Let me first shortly introduce myself: I'm Bas Kooij, Dutch, guitarist and a long time electronics and classis rock lover. I almost exclusively use vintage (or cloned vintage) guitar amps: non-master volume Marshalls, 2204 JCM800's, Ac30's. I always loved that rich and organic sound they produce when turned up really loud.
Those amps have their shortcomings nonetheless. They are essentially extremely loud distortion boxes the way I (and countless others) use them. To get the full potential you have to turn up the volume and overdrive the phase inverter and power tubes. I recon overdriving is an absolute no go in Hifi, but not so much in guitar amps. Yes, there are guitar amps which get their distorted tones only from the preamp, e.g. the Soldano SLO or the Bogner ‹berschall. Both great sounding amps, but not what I'm looking for. I want my vintage stuff with some added flexibility.
Now there are some product on the market to load a guitar amp and re-amp or pass through a small portion of the signal. They are called attenuators and they have flooded the market in the past years. I've used the Ultimate attenuator and the THD Hotplate. Both are doing what they should: bringing the volume down to manageable level even when the preceding guitar amp is putting out 50 or more Watts. But both also alter the sound tremendously. The Hotplate tends to (to my ears!) sounds tinny when use on any setting below -8 dB (which is still extremely loud!). And the Ultimate cuts large amounts of high and low frequencies. And there are more shortcomings. Both only offer a line out for e.g. re-amping, but no other features to shape the tone or introduce effects like delay or reverb.

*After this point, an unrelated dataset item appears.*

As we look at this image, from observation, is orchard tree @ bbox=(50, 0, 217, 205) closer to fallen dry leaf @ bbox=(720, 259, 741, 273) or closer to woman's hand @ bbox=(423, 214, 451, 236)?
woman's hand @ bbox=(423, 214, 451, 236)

However the Ultimate attenuator is of a pretty clever but simple design. It uses a 30 Ohm load and the signal from the load goes into a potmeter to a simple emitter follower buffer amp (2SA1943/2SC5200 pair). The load is pretty high and not as realistic as a loudspeaker would be, but it works. I took the design one step further and redesigned the load to be electrically the same as the speaker cab I use, including the resonance peak and climbing impedance towards higher frequencies. That way the amp essentially sees a speaker as a load and with the low output impedances of the guitar amps involved that's a huge difference. There was the missing bass and treble of the original Ultimate attenuator!
And now again I want to take the design a step further. What's missing is a built in effects loop and reverb. Especially vintage Marshall (which I love most) miss this feature. It is possible to build an effects loop in the amp. Metro amps and other suppliers have got solutions for that which are using high voltage MOSFETS. IMHO there are two problems with that approach: 1) the loop is introduced before the phase inverter and power tubes which means parts of the amp after the loop still contribute to the overall distortion of the amp. This makes it less than ideal for time based effects like delay and reverb where you want all the overdrive in front of those effects. Things can get easily out of hand when reverb and delay are in front of distortion effects in a way that it sounds unmusical and messy. 2) drilling holes in vintage gear is not a good idea IMHO. Would you drill an extra hole in a otherwise mint 1961 Stratocaster? I recon that most amps don't are as valuable as e.g. an original 1961 Strat or a 1959 Les Paul, but you get the point.
Now what if I could implement a effects loop and reverb in the attenuator? Bryan Ho did that with at least one of the Ultimate attenuators (the effects loop I mean), but in a more unconventional dry/wet setup. The attached picture shows my take on the implementation of the new features. There isn't anything groundbreaking to most parts of the design, but I definitely need some help to check the design. Apart from what I read the past month I've got no experience in designing with opamps.
The design goals are:
1) Keeping costs and required parts down;
2) Pretty much bullet proof;
3) Working from a single PSU, so probably only discrete and/or opamps;
4) Loop must be able to do line levels between instrument level and pro audio level (100 mV to 1.4 V);
5) Loop must be bypassible;
6) Reverb must be based on 310 input en 1575 Ohm output impedance tank (accutronics 8DB2C1D);
7) Able to drive a wide range of load from 4 to 16 Ohms (the LM3886 seems suboptimal for this purpose).
As I said, I'm a novice when it comes to designing circuits with opamps. For starters I'd like to know if there are any obvious failures in the schematic and if there are certain obvious improvements possible.